How retailers can boost growth post-lockdown through data

Britain’s high street
© David Clarke

Vihan Sharma, Managing Director Europe, LiveRamp, explores why the lockdown pushed Britain’s high street to a tipping point and why we’ll be better for it

When shops opened up again last month, it was a welcome return to in-store shopping experiences for many. But while retail has initially been recording positive numbers of shoppers ready to spend, looking at the bigger picture, it’s clear the pandemic has changed the retail industry forever.

Indeed, data from the British Retail Consortium indicates that around 5000 stores had shut since the onset of the pandemic. But while those shops that survived have reopened, the shift to shopping more online is set to stay. 

But this switch in shopping habits to e-commerce should not ring alarm bells for retailers. In fact, moving a greater degree of sales and products online and the data that this yields holds great potential for growth for UK retailers to deliver incremental sales and does not have to come at the expense of the high street.  

Our own data from our recent Moving Forward Through Digital report reveals that 53% of retail and hospitality leaders believe that online sales have enabled them to gather first-party data about their customers for business insight or marketing purposes. Retailers have been able to use this data to build and expand on their customer insights, creating a far more detailed understanding of their customers. To thrive over the coming years, these shops must focus on how to utilise the data gathered from e-commerce to serve their customers better and identify new business opportunities. 
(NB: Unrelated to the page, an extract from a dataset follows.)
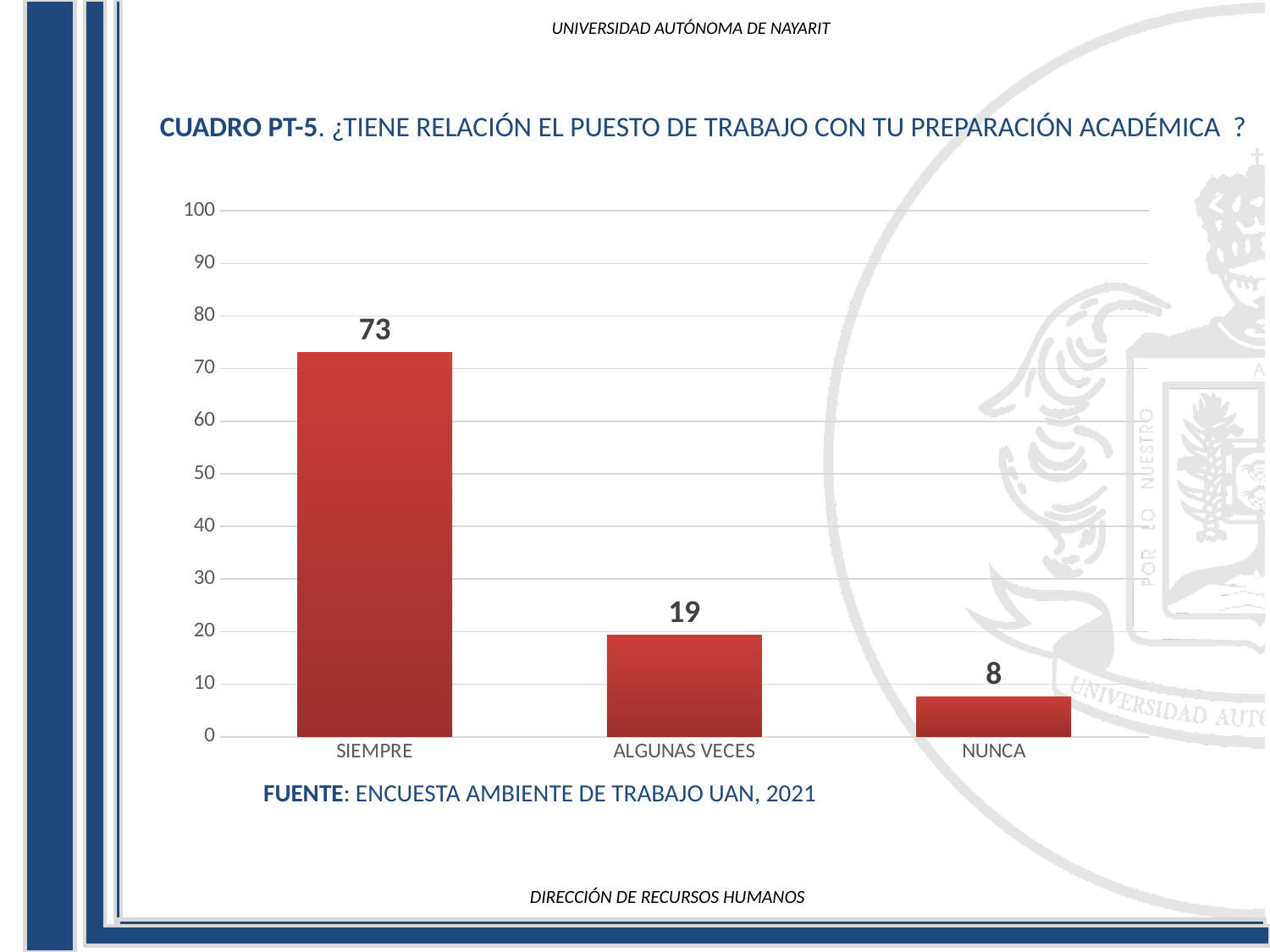
Is the value for SIEMPRE greater or less than 50? greater What is the value for ALGUNAS VECES? 19 Which category has the highest value? SIEMPRE What is the difference between the values for SIEMPRE and ALGUNAS VECES? 54 Which category has the lowest value? NUNCA What is the value for SIEMPRE? 73 Which is larger, the value for ALGUNAS VECES or the value for NUNCA? ALGUNAS VECES What is the difference between the values for ALGUNAS VECES and NUNCA? 11 What source is cited below the chart? ENCUESTA AMBIENTE DE TRABAJO UAN, 2021 What is the value for NUNCA? 8 How many categories are shown on the x axis? 3 What kind of chart is shown on the slide? bar chart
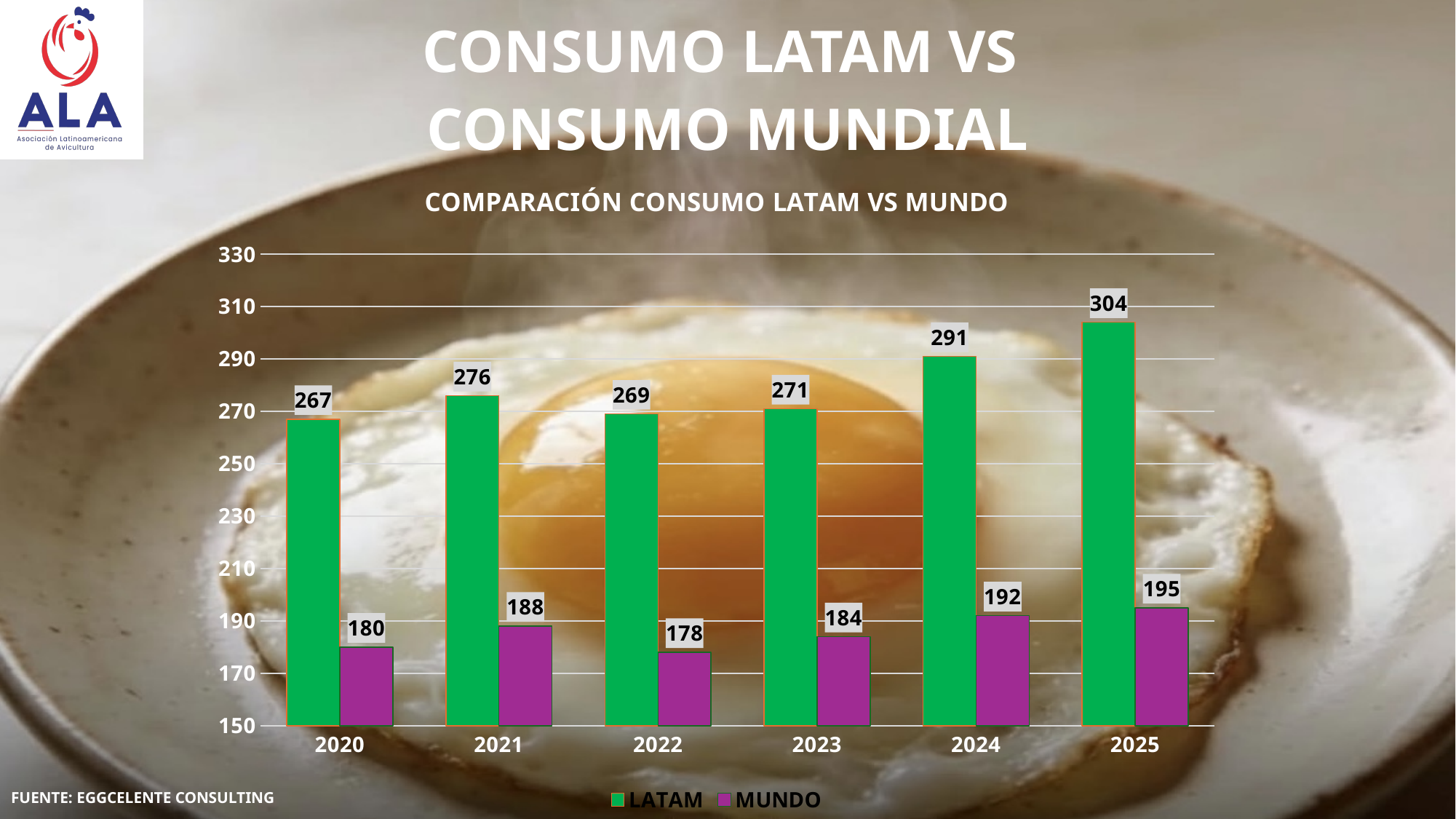
Which is larger, the LATAM value for 2021 or the LATAM value for 2023? LATAM 2021 What kind of chart is shown? bar chart What is the LATAM value for 2025? 304 What is the MUNDO value for 2022? 178 How many series does the legend list? 2 Which year has the highest LATAM value? 2025 How many years are shown on the x axis? 6 What is the LATAM value for 2020? 267 What is the difference between the LATAM and MUNDO values in 2024? 99 Which year has the lowest MUNDO value? 2022 Is the MUNDO value for 2025 greater or less than 190? greater What is the title of the chart? COMPARACIÓN CONSUMO LATAM VS MUNDO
What’s clear is that the ability to determine the demographic, psychographic or behavioural make up of a typical customer and to use this information to offer products to new customers, gives retailers the potential for much faster growth. Indeed, our research shows that over half (56%) of retail and hospitality leaders believe the data they gather from e-commerce would give them the opportunity to compete more effectively with the UK’s online giants like Amazon and Asos.

E-commerce

COVID-19 has accelerated e-commerce adoption for retailers and encouraged a much larger degree of innovation. From our own research, almost a third (32%) of retailers believe the future of their sector’s growth actively depends on better customer data. Without developing these capabilities, many businesses will remain at a disadvantage, and this inequality will only grow over time. Only by investing in building strong, direct relationships can retailers ensure that consumers continue to have the variety, choice and seamless experience they have come to expect, whether shopping online or on the high street.   

But while e-commerce and data provides great potential, it is clear that there is still a great demand for physical retail and the communities it builds around our high streets. Indeed, face-to-face shopping has the huge advantage of providing an experience for shoppers that cannot be easily replicated online, whether it’s trying on clothes, testing electronics or speaking with shop assistants.

Importantly, retailers with a physical presence have an opportunity to go further; they can connect the data gathered in their physical stores with the data gathered through their e-commerce sites and app, using a secure platform to connect online and offline data. This enables them to gather insight from those in-person interactions that online retailers don’t have, and gain a competitive advantage. 

Through this approach, retailers can make use of the benefits of an online presence, while also making the most of their physical premises, opening them up to new insights beyond those of an online-only retailer. This might allow a fashion retailer, for instance, to better understand a typical customer journey—from exposure to an online advert to the retailer’s website, to a purchase in-store—helping them to create more effective marketing experience that better serves their customers, driving sales and customer loyalty.

Retailers can go even further with data, and consider collaboration with other brands or strategic partners to further boost their data insights. For example, a furniture brand that is stocked in a department store, but doesn’t have its own physical retail space, can partner with the department store to connect their data using a secure, neutral third-party environment. The brand can then measure the impact of their current digital marketing campaigns, gain a better understanding of their customer demographics, and adjust their marketing strategies to drive sales and give their customers and potentially interested buyers a better overall experience. 

Many retailers may be hesitant to use more customer data, concerned with public sentiment, falling foul of regulation or they may be discouraged by the technological complexity. In turn, policy makers and those who want to maintain the diversity of the retail ecosystem must stay up to date with and educate their businesses and constituencies on new and approachable technologies that allow for the safe use of data, and the controls to uphold consumer privacy and choice.  Now is the time for high street retailers to realise the value of their data, both online or in person, and invest in putting it to use to inform better business decisions that will help grow their businesses.

We don’t yet know the full long-term effects of the pandemic on our economy, but we do know that the way we shop will never be the same. It is imperative that businesses leverage innovation to drive growth.  E-commerce, combined with the effective use of data, allows them to do just that.